#### WHAT IS REQUIRED
Give back every record that follows, exactly as written.

#### INFORMATION GIVEN
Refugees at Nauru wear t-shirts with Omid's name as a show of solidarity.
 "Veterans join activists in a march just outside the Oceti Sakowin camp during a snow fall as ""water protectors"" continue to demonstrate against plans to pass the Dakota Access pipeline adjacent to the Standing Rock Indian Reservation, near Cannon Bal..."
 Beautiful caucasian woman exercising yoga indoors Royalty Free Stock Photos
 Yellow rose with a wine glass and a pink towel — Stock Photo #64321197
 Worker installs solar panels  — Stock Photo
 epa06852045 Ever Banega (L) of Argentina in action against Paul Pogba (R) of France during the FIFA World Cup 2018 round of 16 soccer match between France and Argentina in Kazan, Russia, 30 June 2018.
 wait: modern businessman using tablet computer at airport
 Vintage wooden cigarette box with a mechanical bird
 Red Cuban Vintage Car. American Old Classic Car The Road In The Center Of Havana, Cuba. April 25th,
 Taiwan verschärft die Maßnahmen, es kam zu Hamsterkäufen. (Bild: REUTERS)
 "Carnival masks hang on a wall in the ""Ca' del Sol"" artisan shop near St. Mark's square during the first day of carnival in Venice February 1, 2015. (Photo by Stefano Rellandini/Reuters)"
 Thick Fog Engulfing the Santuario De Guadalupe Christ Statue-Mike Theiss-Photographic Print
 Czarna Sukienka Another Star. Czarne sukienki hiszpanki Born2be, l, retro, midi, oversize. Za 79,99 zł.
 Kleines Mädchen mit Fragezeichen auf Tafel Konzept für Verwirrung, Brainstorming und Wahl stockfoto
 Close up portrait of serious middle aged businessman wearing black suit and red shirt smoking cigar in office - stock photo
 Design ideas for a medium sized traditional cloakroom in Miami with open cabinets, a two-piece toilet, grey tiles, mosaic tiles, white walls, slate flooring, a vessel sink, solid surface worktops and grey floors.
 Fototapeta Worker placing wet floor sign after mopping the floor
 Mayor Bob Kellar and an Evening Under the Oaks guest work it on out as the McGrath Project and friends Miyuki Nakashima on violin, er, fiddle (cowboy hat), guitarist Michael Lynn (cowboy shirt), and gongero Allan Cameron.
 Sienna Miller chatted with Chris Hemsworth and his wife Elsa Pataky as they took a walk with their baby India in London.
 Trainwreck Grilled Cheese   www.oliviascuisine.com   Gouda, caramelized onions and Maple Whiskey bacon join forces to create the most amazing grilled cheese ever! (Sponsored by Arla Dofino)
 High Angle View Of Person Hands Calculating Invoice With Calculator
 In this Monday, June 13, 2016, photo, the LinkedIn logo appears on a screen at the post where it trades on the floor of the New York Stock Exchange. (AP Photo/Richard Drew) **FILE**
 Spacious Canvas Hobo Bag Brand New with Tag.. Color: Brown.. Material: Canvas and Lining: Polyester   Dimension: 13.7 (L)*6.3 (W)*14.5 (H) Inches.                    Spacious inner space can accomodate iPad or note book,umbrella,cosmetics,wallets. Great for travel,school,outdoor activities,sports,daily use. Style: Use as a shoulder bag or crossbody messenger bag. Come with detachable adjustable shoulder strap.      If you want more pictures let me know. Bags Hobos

#### SOLUTION FOR THIS EXERCISE
Refugees at Nauru wear t-shirts with Omid's name as a show of solidarity.
 "Veterans join activists in a march just outside the Oceti Sakowin camp during a snow fall as ""water protectors"" continue to demonstrate against plans to pass the Dakota Access pipeline adjacent to the Standing Rock Indian Reservation, near Cannon Bal..."
 Beautiful caucasian woman exercising yoga indoors Royalty Free Stock Photos
 Yellow rose with a wine glass and a pink towel — Stock Photo #64321197
 Worker installs solar panels  — Stock Photo
 epa06852045 Ever Banega (L) of Argentina in action against Paul Pogba (R) of France during the FIFA World Cup 2018 round of 16 soccer match between France and Argentina in Kazan, Russia, 30 June 2018.
 wait: modern businessman using tablet computer at airport
 Vintage wooden cigarette box with a mechanical bird
 Red Cuban Vintage Car. American Old Classic Car The Road In The Center Of Havana, Cuba. April 25th,
 Taiwan verschärft die Maßnahmen, es kam zu Hamsterkäufen. (Bild: REUTERS)
 "Carnival masks hang on a wall in the ""Ca' del Sol"" artisan shop near St. Mark's square during the first day of carnival in Venice February 1, 2015. (Photo by Stefano Rellandini/Reuters)"
 Thick Fog Engulfing the Santuario De Guadalupe Christ Statue-Mike Theiss-Photographic Print
 Czarna Sukienka Another Star. Czarne sukienki hiszpanki Born2be, l, retro, midi, oversize. Za 79,99 zł.
 Kleines Mädchen mit Fragezeichen auf Tafel Konzept für Verwirrung, Brainstorming und Wahl stockfoto
 Close up portrait of serious middle aged businessman wearing black suit and red shirt smoking cigar in office - stock photo
 Design ideas for a medium sized traditional cloakroom in Miami with open cabinets, a two-piece toilet, grey tiles, mosaic tiles, white walls, slate flooring, a vessel sink, solid surface worktops and grey floors.
 Fototapeta Worker placing wet floor sign after mopping the floor
 Mayor Bob Kellar and an Evening Under the Oaks guest work it on out as the McGrath Project and friends Miyuki Nakashima on violin, er, fiddle (cowboy hat), guitarist Michael Lynn (cowboy shirt), and gongero Allan Cameron.
 Sienna Miller chatted with Chris Hemsworth and his wife Elsa Pataky as they took a walk with their baby India in London.
 Trainwreck Grilled Cheese   www.oliviascuisine.com   Gouda, caramelized onions and Maple Whiskey bacon join forces to create the most amazing grilled cheese ever! (Sponsored by Arla Dofino)
 High Angle View Of Person Hands Calculating Invoice With Calculator
 In this Monday, June 13, 2016, photo, the LinkedIn logo appears on a screen at the post where it trades on the floor of the New York Stock Exchange. (AP Photo/Richard Drew) **FILE**
 Spacious Canvas Hobo Bag Brand New with Tag.. Color: Brown.. Material: Canvas and Lining: Polyester   Dimension: 13.7 (L)*6.3 (W)*14.5 (H) Inches.                    Spacious inner space can accomodate iPad or note book,umbrella,cosmetics,wallets. Great for travel,school,outdoor activities,sports,daily use. Style: Use as a shoulder bag or crossbody messenger bag. Come with detachable adjustable shoulder strap.      If you want more pictures let me know. Bags Hobos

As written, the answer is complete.